화학공학소재연구정보센터
Biotechnology Progress, Vol.16, No.3, 334-345, 2000
Combining cell culture analogue reactor designs and PBPK models to probe mechanisms of naphthalene toxicity
An alternative method of evaluating the toxicology of a chemical is to use cultured mammalian cells in a novel cell culture analogue reactor (CCA) together with a corresponding physiologically based pharmacokinetic model (PBPK). The PBPK is a mathematical model that divides the body into compartments representing organs, integrating the kinetic, thermodynamic, and anatomical parameters of the animal. The bioreactor is a physical replica of the PBPK; where the PBPK specifies an organ or tissue compartment, the bioreactor contains compartments with a corresponding cell type. The device is a continuous, dynamic system composed of multiple cell types that interact through a common circulating cell culture medium. The bioreactor and the model are coupled to evaluate the plausibility of the molecular mechanism that is input into the model.

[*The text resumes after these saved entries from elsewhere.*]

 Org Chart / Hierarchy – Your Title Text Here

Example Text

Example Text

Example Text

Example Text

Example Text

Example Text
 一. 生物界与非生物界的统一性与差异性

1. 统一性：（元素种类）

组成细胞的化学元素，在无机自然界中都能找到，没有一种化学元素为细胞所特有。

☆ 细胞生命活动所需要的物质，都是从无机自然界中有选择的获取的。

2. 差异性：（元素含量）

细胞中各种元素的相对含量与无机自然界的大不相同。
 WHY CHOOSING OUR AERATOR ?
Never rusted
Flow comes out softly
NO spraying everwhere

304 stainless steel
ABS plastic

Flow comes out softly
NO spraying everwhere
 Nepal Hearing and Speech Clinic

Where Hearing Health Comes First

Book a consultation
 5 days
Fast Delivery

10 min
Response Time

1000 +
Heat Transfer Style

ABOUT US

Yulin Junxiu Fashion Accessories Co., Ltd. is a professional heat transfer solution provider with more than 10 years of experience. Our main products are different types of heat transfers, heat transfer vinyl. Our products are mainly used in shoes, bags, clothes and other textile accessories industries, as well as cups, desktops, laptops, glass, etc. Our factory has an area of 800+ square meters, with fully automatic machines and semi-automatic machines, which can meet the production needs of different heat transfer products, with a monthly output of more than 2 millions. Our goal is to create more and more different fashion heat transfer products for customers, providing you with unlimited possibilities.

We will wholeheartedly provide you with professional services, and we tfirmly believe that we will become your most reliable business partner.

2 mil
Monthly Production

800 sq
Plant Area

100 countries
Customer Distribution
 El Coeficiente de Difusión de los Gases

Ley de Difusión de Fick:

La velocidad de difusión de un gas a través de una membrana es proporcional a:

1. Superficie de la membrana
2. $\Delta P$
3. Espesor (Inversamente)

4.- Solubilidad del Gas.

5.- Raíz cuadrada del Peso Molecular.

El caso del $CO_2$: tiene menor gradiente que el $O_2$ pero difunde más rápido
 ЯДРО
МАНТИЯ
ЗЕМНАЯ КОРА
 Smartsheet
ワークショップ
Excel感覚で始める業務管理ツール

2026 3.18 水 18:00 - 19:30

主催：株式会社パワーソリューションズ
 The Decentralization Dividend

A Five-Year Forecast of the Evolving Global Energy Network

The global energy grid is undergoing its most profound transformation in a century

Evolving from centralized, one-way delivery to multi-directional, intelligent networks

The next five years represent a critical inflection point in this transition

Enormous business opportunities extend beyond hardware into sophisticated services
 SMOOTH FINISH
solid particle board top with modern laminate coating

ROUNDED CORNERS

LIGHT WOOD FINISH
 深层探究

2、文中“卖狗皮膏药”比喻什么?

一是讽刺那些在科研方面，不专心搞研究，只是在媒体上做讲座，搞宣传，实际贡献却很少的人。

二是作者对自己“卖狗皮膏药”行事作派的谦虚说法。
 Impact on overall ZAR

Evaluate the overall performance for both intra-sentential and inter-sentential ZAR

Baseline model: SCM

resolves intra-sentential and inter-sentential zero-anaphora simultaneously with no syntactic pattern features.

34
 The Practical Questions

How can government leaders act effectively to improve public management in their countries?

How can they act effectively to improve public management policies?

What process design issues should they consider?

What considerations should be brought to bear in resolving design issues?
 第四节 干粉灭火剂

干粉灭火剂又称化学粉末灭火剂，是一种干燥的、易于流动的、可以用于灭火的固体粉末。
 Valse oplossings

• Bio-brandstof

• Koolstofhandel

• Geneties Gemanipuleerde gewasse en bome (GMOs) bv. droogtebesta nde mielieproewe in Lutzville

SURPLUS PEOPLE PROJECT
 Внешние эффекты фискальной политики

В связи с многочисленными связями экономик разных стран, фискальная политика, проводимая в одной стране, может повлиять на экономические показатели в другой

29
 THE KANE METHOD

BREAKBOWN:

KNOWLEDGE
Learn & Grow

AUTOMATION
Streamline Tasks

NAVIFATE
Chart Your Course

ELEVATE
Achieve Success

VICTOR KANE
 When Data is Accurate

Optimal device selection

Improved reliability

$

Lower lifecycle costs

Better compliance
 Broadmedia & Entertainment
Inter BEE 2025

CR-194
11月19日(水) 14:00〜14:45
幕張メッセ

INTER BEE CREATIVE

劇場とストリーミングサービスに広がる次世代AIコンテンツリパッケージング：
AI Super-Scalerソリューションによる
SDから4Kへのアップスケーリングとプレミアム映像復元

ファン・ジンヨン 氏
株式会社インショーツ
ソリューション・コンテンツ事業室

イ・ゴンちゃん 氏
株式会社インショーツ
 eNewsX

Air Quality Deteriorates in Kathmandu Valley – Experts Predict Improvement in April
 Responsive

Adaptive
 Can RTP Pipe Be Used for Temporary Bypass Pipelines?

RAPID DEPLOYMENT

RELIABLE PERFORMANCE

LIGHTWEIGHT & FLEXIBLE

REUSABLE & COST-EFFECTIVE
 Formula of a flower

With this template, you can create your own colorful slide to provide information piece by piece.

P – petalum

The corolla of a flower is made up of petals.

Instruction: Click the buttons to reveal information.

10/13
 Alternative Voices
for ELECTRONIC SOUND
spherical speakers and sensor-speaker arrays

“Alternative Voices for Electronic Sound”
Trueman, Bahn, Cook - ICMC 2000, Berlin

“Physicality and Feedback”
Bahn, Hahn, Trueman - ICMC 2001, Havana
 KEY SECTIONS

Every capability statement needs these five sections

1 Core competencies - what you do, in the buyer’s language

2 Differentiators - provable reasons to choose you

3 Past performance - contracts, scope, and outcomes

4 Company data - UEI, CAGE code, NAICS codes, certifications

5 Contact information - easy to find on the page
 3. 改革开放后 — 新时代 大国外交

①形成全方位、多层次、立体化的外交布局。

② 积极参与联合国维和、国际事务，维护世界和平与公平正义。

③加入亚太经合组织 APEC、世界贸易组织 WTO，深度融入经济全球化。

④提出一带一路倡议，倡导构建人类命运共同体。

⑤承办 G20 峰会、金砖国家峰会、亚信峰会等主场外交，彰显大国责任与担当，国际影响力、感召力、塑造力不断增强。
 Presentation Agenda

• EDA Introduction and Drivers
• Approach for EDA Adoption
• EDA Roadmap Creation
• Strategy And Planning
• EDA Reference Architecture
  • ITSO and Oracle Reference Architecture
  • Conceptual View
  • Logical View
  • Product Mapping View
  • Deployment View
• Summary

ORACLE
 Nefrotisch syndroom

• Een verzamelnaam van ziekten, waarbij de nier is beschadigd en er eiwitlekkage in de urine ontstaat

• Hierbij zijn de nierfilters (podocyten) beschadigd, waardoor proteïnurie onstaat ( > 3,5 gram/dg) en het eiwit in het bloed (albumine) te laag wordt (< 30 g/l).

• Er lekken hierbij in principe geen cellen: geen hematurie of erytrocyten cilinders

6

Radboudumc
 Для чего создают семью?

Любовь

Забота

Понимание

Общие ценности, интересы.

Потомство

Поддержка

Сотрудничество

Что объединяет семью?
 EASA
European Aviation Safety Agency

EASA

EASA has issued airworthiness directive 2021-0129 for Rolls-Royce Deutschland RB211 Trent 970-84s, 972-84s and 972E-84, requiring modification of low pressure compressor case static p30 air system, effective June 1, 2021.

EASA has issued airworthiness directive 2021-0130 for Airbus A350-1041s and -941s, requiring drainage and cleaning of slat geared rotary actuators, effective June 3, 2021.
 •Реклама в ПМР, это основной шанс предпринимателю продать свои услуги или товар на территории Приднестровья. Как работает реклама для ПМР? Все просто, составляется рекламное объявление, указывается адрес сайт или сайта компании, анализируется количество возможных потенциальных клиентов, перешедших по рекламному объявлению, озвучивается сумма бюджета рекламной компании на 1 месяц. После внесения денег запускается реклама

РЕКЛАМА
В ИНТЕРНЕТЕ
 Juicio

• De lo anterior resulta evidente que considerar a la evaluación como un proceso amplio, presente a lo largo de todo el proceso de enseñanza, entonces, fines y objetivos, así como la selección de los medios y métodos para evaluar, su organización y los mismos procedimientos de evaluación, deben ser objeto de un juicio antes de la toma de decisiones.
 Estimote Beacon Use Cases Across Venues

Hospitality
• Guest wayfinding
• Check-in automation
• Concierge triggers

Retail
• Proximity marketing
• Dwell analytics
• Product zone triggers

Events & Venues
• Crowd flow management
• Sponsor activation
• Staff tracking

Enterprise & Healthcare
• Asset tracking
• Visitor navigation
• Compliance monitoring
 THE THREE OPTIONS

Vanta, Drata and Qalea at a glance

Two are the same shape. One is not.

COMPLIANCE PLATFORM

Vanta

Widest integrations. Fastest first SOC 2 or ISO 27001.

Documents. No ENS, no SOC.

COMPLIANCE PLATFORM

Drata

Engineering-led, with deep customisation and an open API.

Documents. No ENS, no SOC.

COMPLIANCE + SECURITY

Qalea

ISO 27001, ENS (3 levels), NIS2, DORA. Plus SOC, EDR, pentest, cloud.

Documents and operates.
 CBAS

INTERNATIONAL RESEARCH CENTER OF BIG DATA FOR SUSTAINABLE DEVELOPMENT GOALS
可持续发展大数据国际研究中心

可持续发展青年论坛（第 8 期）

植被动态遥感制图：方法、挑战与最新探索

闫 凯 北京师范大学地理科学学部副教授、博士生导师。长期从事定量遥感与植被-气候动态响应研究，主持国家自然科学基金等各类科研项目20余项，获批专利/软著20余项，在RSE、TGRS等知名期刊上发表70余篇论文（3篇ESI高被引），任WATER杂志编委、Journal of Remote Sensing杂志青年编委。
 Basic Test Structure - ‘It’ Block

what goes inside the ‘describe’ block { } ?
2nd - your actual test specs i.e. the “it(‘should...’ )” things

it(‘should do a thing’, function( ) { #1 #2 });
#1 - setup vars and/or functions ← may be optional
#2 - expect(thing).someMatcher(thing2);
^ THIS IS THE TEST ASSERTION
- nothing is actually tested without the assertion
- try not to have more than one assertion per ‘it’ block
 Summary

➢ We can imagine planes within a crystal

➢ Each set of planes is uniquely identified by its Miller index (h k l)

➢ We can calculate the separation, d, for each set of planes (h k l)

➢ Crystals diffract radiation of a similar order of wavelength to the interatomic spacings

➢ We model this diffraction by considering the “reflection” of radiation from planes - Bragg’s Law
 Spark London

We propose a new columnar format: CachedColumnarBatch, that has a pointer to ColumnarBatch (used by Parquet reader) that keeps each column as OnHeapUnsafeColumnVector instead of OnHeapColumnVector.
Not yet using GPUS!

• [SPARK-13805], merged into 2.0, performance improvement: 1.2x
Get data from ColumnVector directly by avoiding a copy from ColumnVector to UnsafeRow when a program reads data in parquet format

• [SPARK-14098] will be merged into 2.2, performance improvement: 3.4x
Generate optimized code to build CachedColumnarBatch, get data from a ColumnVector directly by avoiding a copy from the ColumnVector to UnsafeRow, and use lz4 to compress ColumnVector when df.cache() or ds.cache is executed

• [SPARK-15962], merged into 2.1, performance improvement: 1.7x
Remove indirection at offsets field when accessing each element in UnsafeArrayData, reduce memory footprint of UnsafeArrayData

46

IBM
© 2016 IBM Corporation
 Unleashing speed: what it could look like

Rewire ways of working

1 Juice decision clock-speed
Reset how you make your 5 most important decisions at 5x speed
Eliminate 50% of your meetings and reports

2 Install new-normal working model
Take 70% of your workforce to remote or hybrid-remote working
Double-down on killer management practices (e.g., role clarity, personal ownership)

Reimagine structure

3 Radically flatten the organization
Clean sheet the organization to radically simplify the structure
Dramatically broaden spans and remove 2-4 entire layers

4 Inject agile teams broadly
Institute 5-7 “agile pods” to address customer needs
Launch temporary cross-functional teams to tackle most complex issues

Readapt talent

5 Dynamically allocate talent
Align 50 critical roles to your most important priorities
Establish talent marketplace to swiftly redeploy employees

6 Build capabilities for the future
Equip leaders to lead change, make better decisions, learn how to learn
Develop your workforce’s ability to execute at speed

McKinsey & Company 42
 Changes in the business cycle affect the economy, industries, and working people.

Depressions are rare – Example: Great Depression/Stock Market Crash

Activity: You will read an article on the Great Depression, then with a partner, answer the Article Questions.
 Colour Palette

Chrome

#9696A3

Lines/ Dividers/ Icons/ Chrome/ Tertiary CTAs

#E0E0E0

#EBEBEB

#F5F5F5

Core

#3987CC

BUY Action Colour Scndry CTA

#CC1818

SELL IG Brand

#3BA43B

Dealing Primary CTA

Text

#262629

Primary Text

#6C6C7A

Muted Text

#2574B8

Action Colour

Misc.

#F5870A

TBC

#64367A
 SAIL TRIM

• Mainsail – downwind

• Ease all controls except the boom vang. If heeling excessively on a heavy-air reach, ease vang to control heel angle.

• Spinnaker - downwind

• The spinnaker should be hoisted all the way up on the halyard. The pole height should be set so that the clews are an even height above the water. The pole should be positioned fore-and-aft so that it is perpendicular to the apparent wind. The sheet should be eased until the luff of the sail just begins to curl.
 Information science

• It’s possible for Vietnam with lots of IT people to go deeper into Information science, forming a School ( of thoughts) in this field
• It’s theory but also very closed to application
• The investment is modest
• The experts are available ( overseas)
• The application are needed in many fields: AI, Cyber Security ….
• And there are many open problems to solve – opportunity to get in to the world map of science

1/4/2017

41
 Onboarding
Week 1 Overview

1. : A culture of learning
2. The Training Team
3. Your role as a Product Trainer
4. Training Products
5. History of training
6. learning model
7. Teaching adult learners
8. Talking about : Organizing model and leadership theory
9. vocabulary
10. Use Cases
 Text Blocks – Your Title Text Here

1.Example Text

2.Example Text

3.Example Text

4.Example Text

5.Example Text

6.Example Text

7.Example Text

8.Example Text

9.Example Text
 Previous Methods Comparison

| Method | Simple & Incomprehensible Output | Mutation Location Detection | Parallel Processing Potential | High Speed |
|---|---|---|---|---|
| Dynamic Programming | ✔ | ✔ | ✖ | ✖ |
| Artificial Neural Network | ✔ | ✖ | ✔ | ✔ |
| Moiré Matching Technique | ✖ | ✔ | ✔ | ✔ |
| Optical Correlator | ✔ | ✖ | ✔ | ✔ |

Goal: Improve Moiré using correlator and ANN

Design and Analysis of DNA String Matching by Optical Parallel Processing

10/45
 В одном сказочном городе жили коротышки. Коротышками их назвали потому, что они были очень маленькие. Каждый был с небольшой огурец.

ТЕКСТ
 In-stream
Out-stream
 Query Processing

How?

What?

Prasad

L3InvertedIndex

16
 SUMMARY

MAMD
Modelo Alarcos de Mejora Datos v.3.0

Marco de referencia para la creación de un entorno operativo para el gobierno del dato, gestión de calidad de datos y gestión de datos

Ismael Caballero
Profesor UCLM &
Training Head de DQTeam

This concept is tested with naphthalene as a model of PAH (polycyclic aromatic hydrocarbons) toxicants. Two physically different CCA reactors were tested with naphthalene, and different results were observed. In the prototype system using cells attached to glass dilution bottles, naphthalene dosing resulted in generation of a circulating metabolite from the "liver" compartment (based on H4IIE cells from a rat hepatoma) that caused cell death in the "lung" compartment (L2 cells from a rat lung), as well as depletion of glutathione in the L2 cells. An improved CCA using packed bed reactors of microcarrier cultured cells did not show differences between naphthalene-dosed and nondosed controls. To explain the different responses of the two CCA designs, PBPKs of the two reactors were tested with variations in physical and kinetic parameters, and toxic mechanism. When the toxic metabolite of naphthalene was naphthoquinone rather than naphthalene epoxide as initially assumed, the PBPK results were consistent with the results of the two CCA designs. This result indicates that the mechanism of naphthalene toxicity in the CCAs may be mediated through naphthoquinone formation. The CCA-PBPK concept is demonstrated to be applicable to the study of toxic mechanisms. In particular, use of this approach suggests that in vitro naphthalene toxicity is mediated through the naphthoquinone metabolite.